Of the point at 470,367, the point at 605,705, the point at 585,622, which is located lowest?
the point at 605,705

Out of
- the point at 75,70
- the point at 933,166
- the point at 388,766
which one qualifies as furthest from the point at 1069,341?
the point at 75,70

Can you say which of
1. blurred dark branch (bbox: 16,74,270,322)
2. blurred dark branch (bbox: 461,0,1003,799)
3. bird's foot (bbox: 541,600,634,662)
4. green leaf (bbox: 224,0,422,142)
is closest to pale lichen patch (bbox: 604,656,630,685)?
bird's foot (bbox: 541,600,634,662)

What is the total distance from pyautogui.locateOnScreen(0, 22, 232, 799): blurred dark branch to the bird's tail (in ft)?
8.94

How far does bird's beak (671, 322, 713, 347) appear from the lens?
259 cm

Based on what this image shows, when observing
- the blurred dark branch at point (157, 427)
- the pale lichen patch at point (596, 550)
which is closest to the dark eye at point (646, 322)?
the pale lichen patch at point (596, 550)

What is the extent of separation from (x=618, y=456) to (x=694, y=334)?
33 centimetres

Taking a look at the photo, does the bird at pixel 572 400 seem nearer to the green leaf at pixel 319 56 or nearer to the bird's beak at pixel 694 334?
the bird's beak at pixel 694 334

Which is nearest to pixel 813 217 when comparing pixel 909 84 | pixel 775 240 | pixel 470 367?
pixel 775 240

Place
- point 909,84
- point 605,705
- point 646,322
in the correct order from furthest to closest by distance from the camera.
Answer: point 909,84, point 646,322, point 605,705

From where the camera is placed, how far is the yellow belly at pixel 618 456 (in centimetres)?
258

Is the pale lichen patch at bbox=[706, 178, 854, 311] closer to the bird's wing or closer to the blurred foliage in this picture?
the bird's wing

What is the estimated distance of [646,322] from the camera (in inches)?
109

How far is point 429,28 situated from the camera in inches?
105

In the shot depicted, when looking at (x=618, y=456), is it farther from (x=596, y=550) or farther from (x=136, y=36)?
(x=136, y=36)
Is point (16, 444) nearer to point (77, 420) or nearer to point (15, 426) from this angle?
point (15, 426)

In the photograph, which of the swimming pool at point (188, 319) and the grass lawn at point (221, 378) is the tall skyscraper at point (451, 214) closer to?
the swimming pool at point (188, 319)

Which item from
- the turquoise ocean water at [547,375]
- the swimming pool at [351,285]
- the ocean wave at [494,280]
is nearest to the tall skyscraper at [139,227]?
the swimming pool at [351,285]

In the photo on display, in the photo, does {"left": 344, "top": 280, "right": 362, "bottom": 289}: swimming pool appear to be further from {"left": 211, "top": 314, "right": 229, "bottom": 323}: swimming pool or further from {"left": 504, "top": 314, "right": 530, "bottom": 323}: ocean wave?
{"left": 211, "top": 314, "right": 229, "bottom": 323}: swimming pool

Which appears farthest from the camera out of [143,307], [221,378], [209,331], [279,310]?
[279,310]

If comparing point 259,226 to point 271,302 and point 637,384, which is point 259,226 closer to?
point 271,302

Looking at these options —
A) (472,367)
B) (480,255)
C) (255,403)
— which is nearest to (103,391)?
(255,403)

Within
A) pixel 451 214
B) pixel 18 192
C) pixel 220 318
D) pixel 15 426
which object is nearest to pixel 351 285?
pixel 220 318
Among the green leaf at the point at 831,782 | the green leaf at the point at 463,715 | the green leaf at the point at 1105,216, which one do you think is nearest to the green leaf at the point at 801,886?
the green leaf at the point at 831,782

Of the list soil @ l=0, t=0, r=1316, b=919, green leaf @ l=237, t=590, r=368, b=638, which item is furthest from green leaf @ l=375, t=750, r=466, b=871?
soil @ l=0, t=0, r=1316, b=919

========================================

Print out every record again, exactly and in full.

RESULT BELOW -
Of the point at 470,367, the point at 605,705, the point at 585,622, which is located lowest?
the point at 605,705

Out of
- the point at 75,70
- the point at 933,166
- the point at 388,766
which one qualifies as furthest from the point at 1069,341?
the point at 75,70

Can you say which of
1. blurred dark branch (bbox: 16,74,270,322)
2. blurred dark branch (bbox: 461,0,1003,799)
3. bird's foot (bbox: 541,600,634,662)
4. green leaf (bbox: 224,0,422,142)
is closest to pale lichen patch (bbox: 604,656,630,685)?
bird's foot (bbox: 541,600,634,662)

What is the total distance from pyautogui.locateOnScreen(0, 22, 232, 799): blurred dark branch to the bird's tail (in ft)?
8.94

How far does bird's beak (671, 322, 713, 347) appear from the lens?
259 cm

Based on what this image shows, when observing
- the blurred dark branch at point (157, 427)
- the pale lichen patch at point (596, 550)
which is closest to the dark eye at point (646, 322)?
the pale lichen patch at point (596, 550)

What is the extent of separation from (x=618, y=456) to (x=694, y=334)?
33 centimetres

Taking a look at the photo, does the bird at pixel 572 400 seem nearer to the green leaf at pixel 319 56 or nearer to the bird's beak at pixel 694 334?
the bird's beak at pixel 694 334

Which is nearest to pixel 813 217 when comparing pixel 909 84 | pixel 775 240 | pixel 470 367?
pixel 775 240

Place
- point 909,84
- point 605,705
- point 646,322
in the correct order from furthest to closest by distance from the camera.
Answer: point 909,84, point 646,322, point 605,705

From where the camera is placed, how far is the yellow belly at pixel 618 456 (in centimetres)?
258

Is the pale lichen patch at bbox=[706, 178, 854, 311] closer to the bird's wing or closer to the blurred foliage in this picture?
the bird's wing

What is the estimated distance of [646,322] from the camera (in inches)?
109

How far is point 429,28 situated from the camera in inches?
105

In the shot depicted, when looking at (x=618, y=456), is it farther from (x=596, y=550) or farther from (x=136, y=36)?
(x=136, y=36)
Is point (16, 444) nearer to point (77, 420) or nearer to point (15, 426) from this angle?
point (15, 426)

In the photograph, which of the swimming pool at point (188, 319) and the grass lawn at point (221, 378) is the tall skyscraper at point (451, 214) closer to?
the swimming pool at point (188, 319)

Which item from
- the turquoise ocean water at [547,375]
- the swimming pool at [351,285]
- the ocean wave at [494,280]
is nearest to the tall skyscraper at [139,227]?
the swimming pool at [351,285]

In the photo on display, in the photo, does {"left": 344, "top": 280, "right": 362, "bottom": 289}: swimming pool appear to be further from {"left": 211, "top": 314, "right": 229, "bottom": 323}: swimming pool or further from {"left": 504, "top": 314, "right": 530, "bottom": 323}: ocean wave?
{"left": 211, "top": 314, "right": 229, "bottom": 323}: swimming pool

Which appears farthest from the camera out of [143,307], [221,378], [209,331], [279,310]?
[279,310]

If comparing point 259,226 to point 271,302 and point 637,384, which is point 259,226 closer to?
point 271,302

Looking at these options —
A) (472,367)
B) (480,255)
C) (255,403)
— which is nearest to (103,391)?
(255,403)

Within
A) pixel 451 214
B) pixel 18 192
C) pixel 220 318
D) pixel 15 426
which object is nearest to pixel 351 285?
pixel 220 318
Among the green leaf at the point at 831,782 | the green leaf at the point at 463,715 | the green leaf at the point at 1105,216, which one do you think is nearest to the green leaf at the point at 801,886?
the green leaf at the point at 831,782

Of the list soil @ l=0, t=0, r=1316, b=919, green leaf @ l=237, t=590, r=368, b=638, which item is furthest from green leaf @ l=375, t=750, r=466, b=871?
soil @ l=0, t=0, r=1316, b=919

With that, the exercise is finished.